助詞「に」「へ」「で」「と」「から」「まで」などに「は」を付け加えると、 意味が微妙に変わります。
- ぼくは 弟と あそんだ。
- ほくは 弟とは あそんだ。
後者だと弟以外に誰か比較対象となる人がいて、 弟とは遊んだけれど、 その誰かとは遊んでいないことを暗示しています。 会話だとその場のコンテクストがあるので誤解することは少なく気づきにくいのですが、 読解では誤読につながる。
そういえば副助詞に関する体系的な説明を見たことがなかったと思って調べてみたら、 現代日本語研究では副助詞・係助詞の区分けを見直して、 その一部を含む「とりたて(助)詞」という品詞を立てるなど再整理が進んでいる。
副助詞「は」の翻訳
しかし「弟と」と「弟とは」のニュアンスの違いを英語・ドイツ語にするのは難しい。 会話なら «Ich habe mit meinem Bruder gespielt.» と単語を強調して発音することで伝わりますが、 文章だと良い訳語が見つからない。
「弟とだけ」なら «Ich habe nur mit meinem Bruder gespielt.» と言えますが、 これだと「弟以外と遊んでいない」ことが明確になってしまう。 「弟とは」は、 他の人とは遊んでいないことを仄めかしているけれど断言はしていないので、 実は正確なところは分からない。

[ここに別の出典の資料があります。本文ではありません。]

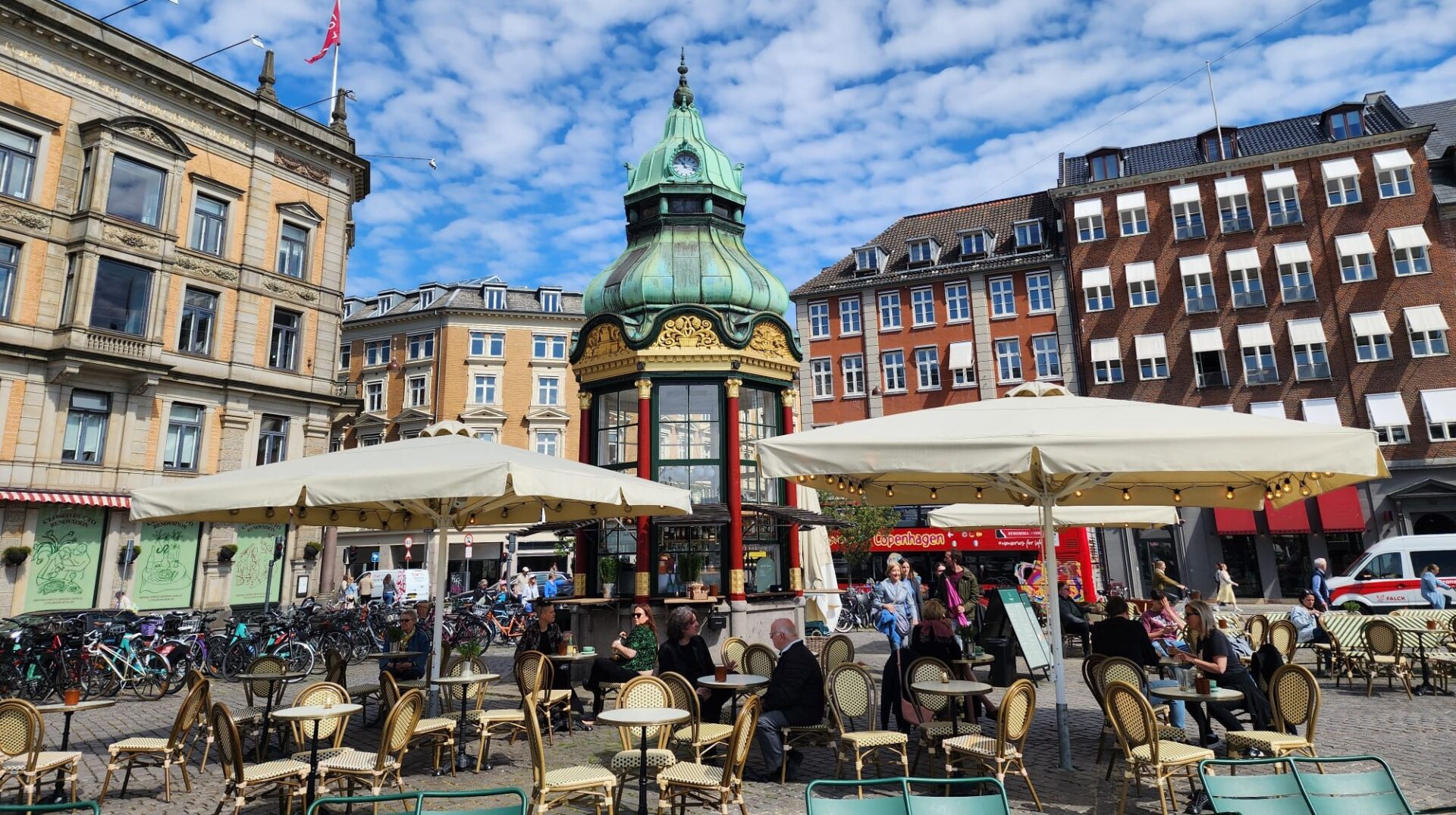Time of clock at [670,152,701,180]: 11:17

ドイツ語だと「少なくとも」「せめて」といった意味合いの mindestens, wenigstens という単語(英語だと at least 相当)はありますが、 これを使って作文すると「私は少なくとも弟は遊んだ」みたいになってしまいます。 文法的にも意味も間違ってないけど、 子供が日常生活で使うことはない表現。